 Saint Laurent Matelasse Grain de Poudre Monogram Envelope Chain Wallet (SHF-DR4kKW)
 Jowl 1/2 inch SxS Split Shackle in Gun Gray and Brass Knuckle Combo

• • • • • • •

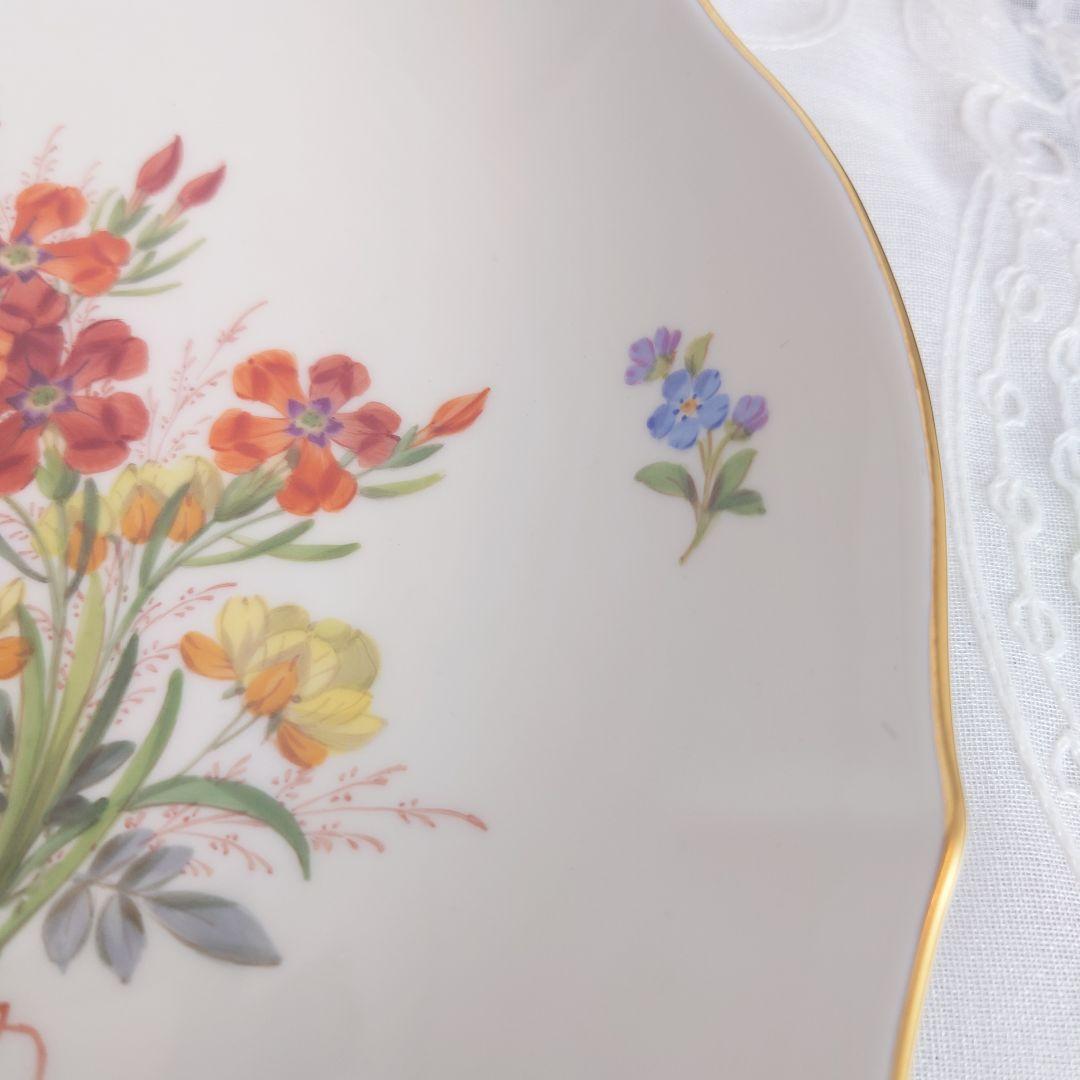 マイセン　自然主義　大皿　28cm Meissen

• • • • • • •

• TASK TO COMPLETE:
From the listing above, repeat exactly the lines starting at the line that includes "Saint Laurent Matelasse" and ending at the line that includes "Jowl 1/2 inch", with nothing outside that span.

• COMPLETED TASK:
 Saint Laurent Matelasse Grain de Poudre Monogram Envelope Chain Wallet (SHF-DR4kKW)
 Jowl 1/2 inch SxS Split Shackle in Gun Gray and Brass Knuckle Combo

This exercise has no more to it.